Your economic growth projections at 5.3 per cent for FY'14 look ambitious compared to brokerage firms which predicted a sub-5 per cent growth.
We have projected the growth rate for non-agricultural sector at 5.4 per cent against 5.5 per cent of last year. But we take into account that agriculture is growing strongly and, hence, taking both into consideration we can say the growth can be 5.3 per cent, which is reasonable.
Industries grew in July primarily because of spike in growth rate of electrical equipment, a component of capital goods. Economists say this cannot be termed an upturn and we have to wait for 2-3 months to say if this is indeed a revival.
The numbers related to industrial production do undergo a change with respect to capital goods; the number changes month to month. In one month, this is negative and in another, this is positive. Hence, there is some problem with respect to data. But on the whole, it does give an indication that several sectors of the economy have picked up. There is a positive growth in basic., capital and intermediate goods. It is only in consumer durables that there is negative growth. The indication is the growth rate will become positive in the coming months.
Many industrialists, including Ratan Tata, have gone on record to say India is losing the confidence of the world. The Land Acquisition Bill has drawn flak from various investors. What do you have to say about all this talks?
As far as foreign investors are concerned, I'll say FDI is running higher in the first four months of this financial year than in the corresponding period last year.

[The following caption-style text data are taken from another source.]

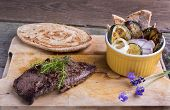 stock photo of cheval  - Provencal style horse meat entrecote steak with ratatouille and flat bread served on a wooden board decorated with lavender and fresh thyme - JPG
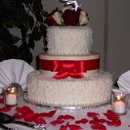 Christmas Eve Wedding at Castleton, top and bottom layer covered in coconut. Ribbon is Red Satin and flowers arranged by KC Confection.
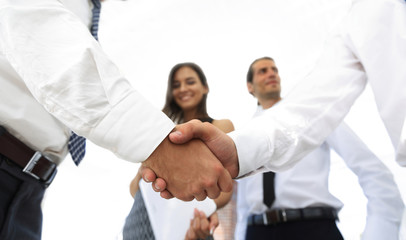 background image of handshake of business partners.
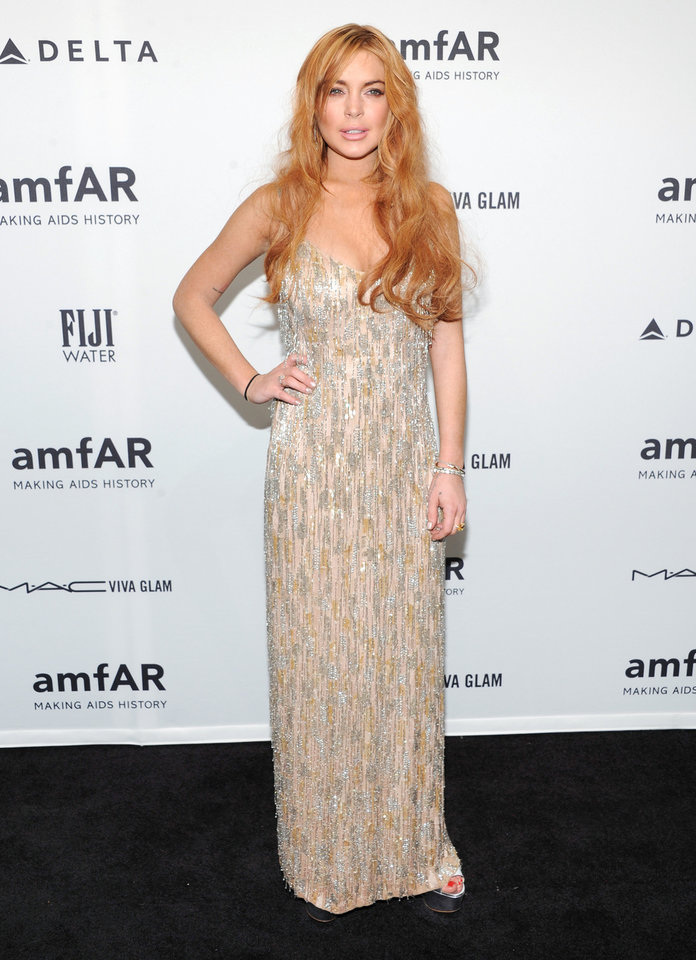 Photo - FILE - In this Feb. 6, 2013 file photo, actress Lindsay Lohan attends amfAR's New York gala at Cipriani Wall Street in New York.  Lohan is due back in court on Monday March 18, 2013 for a hearing that will lay out when her trial will begin on misdemeanor charges she lied to police and was driving recklessly when her sports car crashed in June 2012. Lohan's trial is scheduled to begin this week, but her attorney has previously sought a delay. (Photo by Evan Agostini/Invision/AP, File)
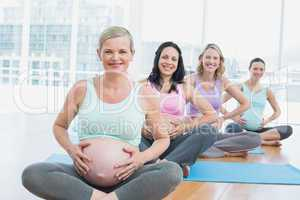 Pregnant women in yoga class sitting on mats touching their bump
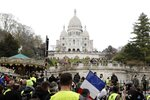 Protesters take part in a rally under the Basilica of the Sacred Heart of Paris in Montmartre, Saturday, March 23, 2019. The French government vowed to strengthen security as yellow vest protesters stage a 19th round of demonstrations, in an effort to avoid a repeat of last week's riots in Paris. (AP Photo/Kamil Zihnioglu)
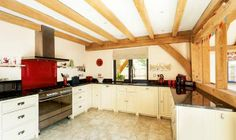Kitchen with exposed oak frame by Carpenter Oak Ltd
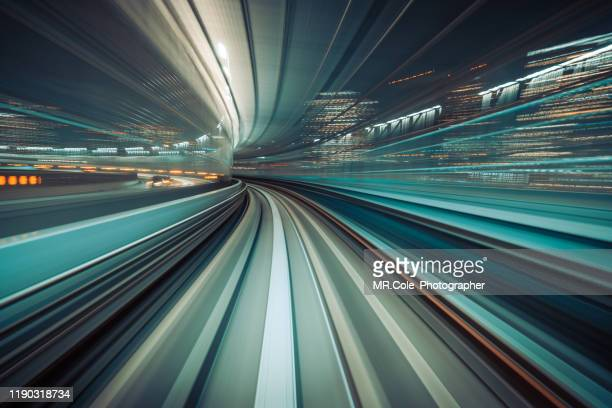long exposure light trails of  train moving in tunnel,automated transit system controlled entirely by computers with no drivers on board,transportation technology,futuristic abstract background - 人工知能 ストックフォトと画像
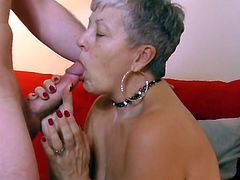 Lusty granny Savana has silver hair, but she takes the gold prize when it comes to cocksucking. Watch as she bares her big boobs and makes a horny jock's hard prick happy with her experienced hands and mouth, while he gives her shaved cunt a thorough fingering.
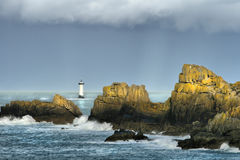 Before the storm. Lonely lighthouse in the Atlantic Ocean, high density range shot Royalty Free Stock Photography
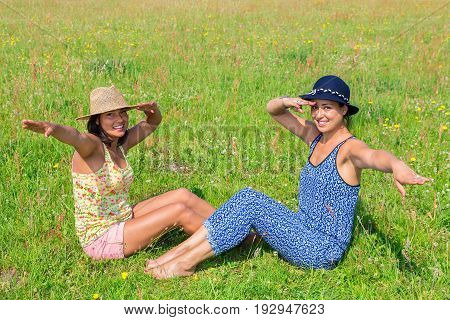Two friends wearing summer hats saluting in green meadow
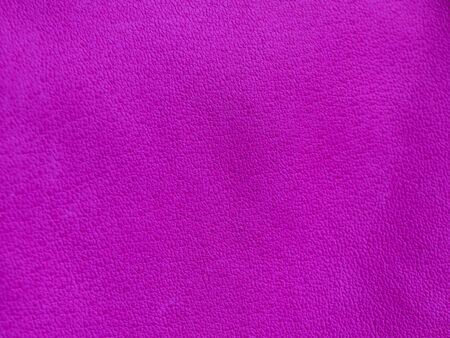 Background with leather texture. Violet piece of natural tanned calfskin painted and treated with fuchsin paint. Lots of detail, frontal shot with macro lens. Copyspace for border or frame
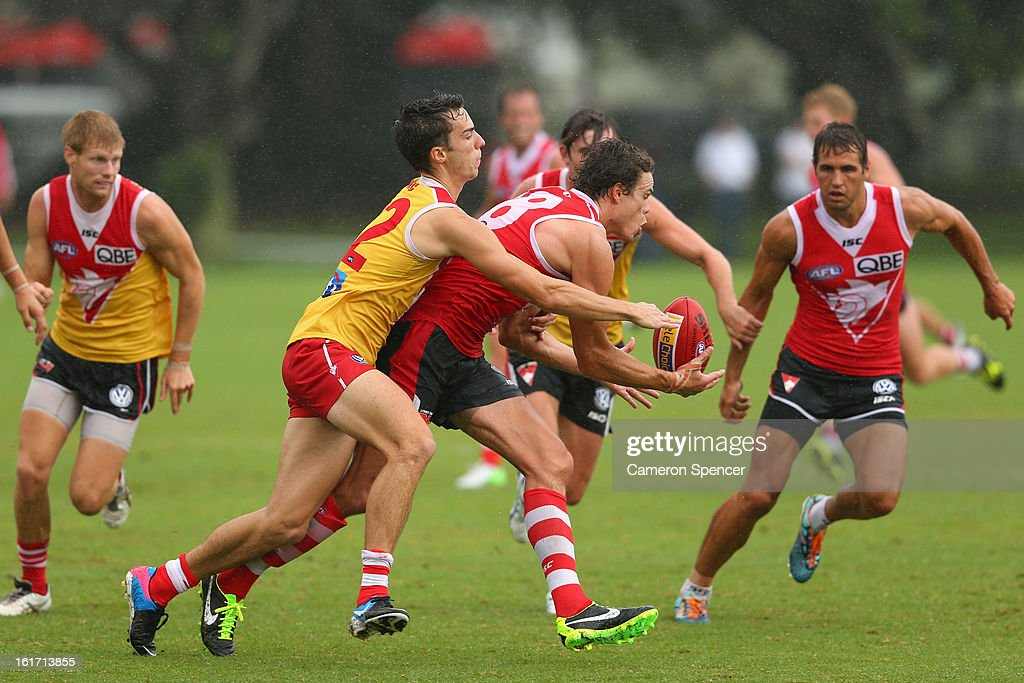 Mike Pike of the Swans is tackled during an intra-club practice match during a Sydney Swans AFL training session at Moore Park on February 15, 2013 in Sydney, Australia.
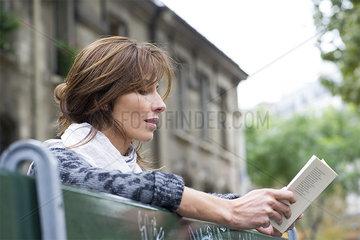 Tourist using guidebook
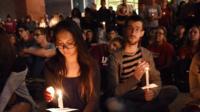 People attending vigil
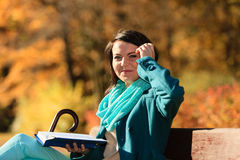 Girl relaxing in autumnal park reading book. Fall. Stock Image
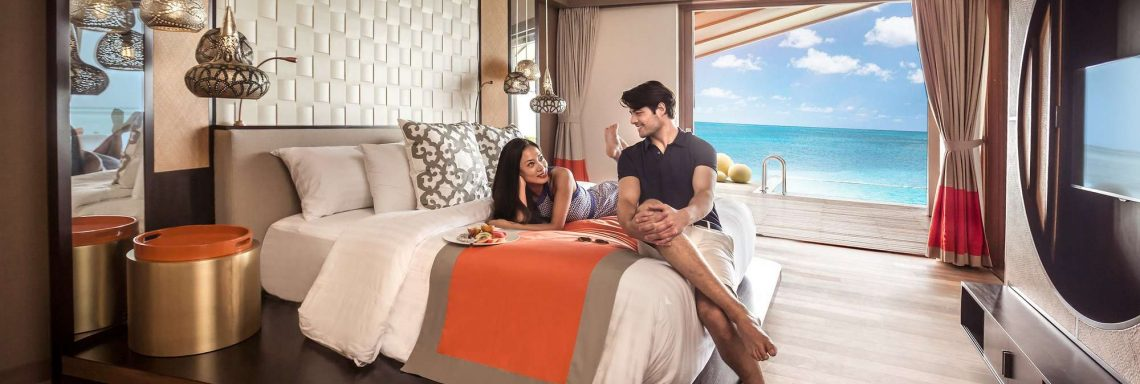 Club Med Villas de FInolhu, aux Maldives - Photo d'un couple dans une chambre d'une villa avec vue sur la lagune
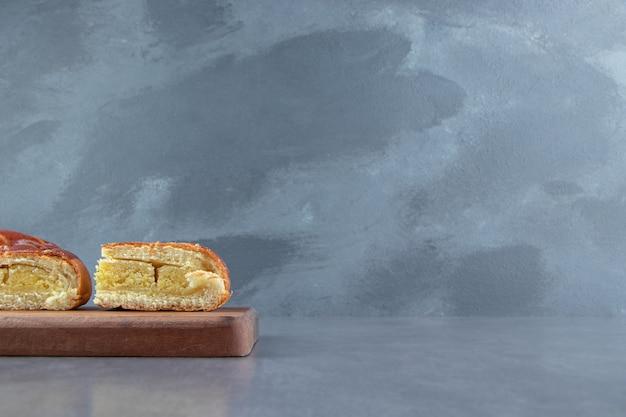 Gesneden zelfgemaakte verse gebakjes op een houten bord.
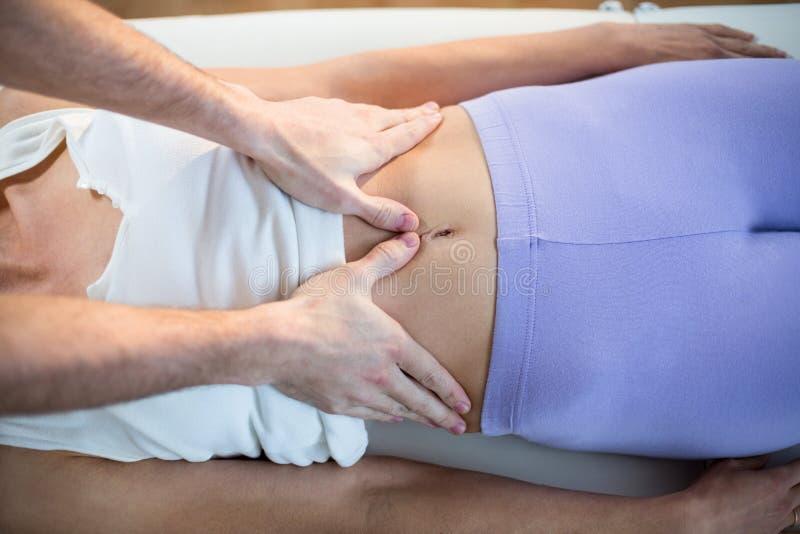 Mannelijke fysiotherapeut die maagmassage geven aan vrouwelijke patiënt stock afbeeldingen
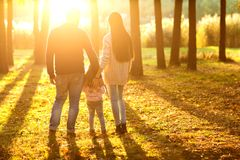 Family with little daughter spend fun time in autumn park at su Royalty Free Stock Photo
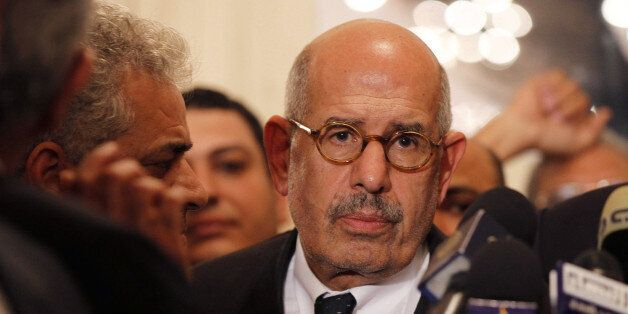 Egyptian opposition leader and Nobel Prize laureate Mohamed ElBaradei leaves at the end of a joint press conference on Novemb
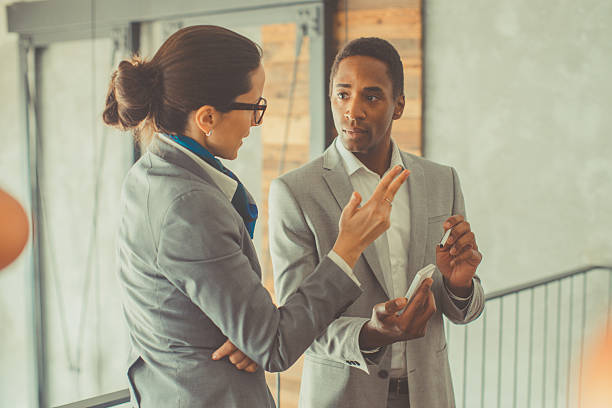 two colleagues having conversation stock photo
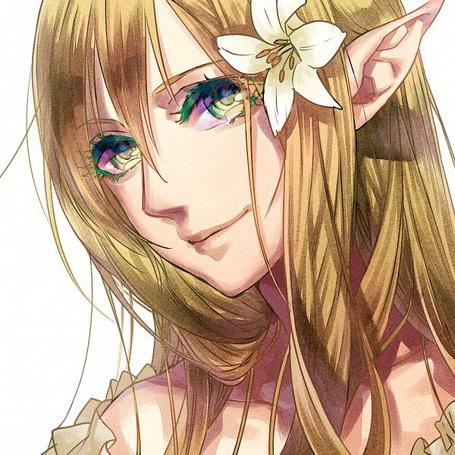 Фото Девушка-эльф с лилией в волосах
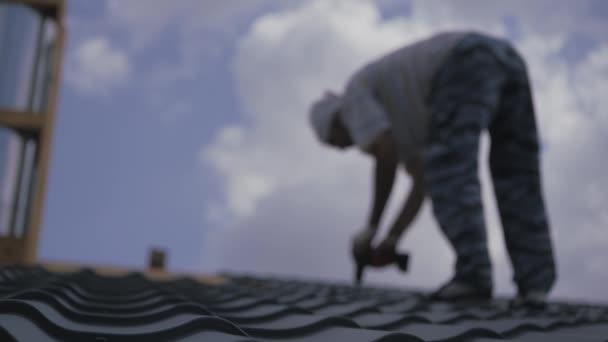 Střecha funguje. Instalatér přišroubuje kovové dlaždice ke střešní bedně. Střešní konstrukce.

On domestic investor, there are several factors that have factored in weakening of investment sentiments. I believe the sentiments will pick up once growth is back on track. That will be a major factor contributing to reversal of sentiment. There are many Bills that have been passed, though industrialists have to make adjustments to the legislation. Parliament has to meet multiple objectives.
There is a need to satisfy interest of farmers, land owners, industrialists and foreign investors. Hence, a balance has been struck. But I do believe industries will work within this framework.
Do you expect a cut in planned expenditure to check the fiscal deficit to 4.8 per cent of GDP?
It is for the finance minister to decide what they want to do. But I would only repeat what the finance ministry had said that the 4.8 per cent of GDP as fiscal deficit is sacrosanct.
Rating agencies have threatened to downgrade India's sovereign ratings. Do you think there is a case for that?
India's economic growth rates have fallen but in the context of the global economic situation it is not that bad. Only China has a better growth rate than India among BRICS. There is no case to downgrade India's rating.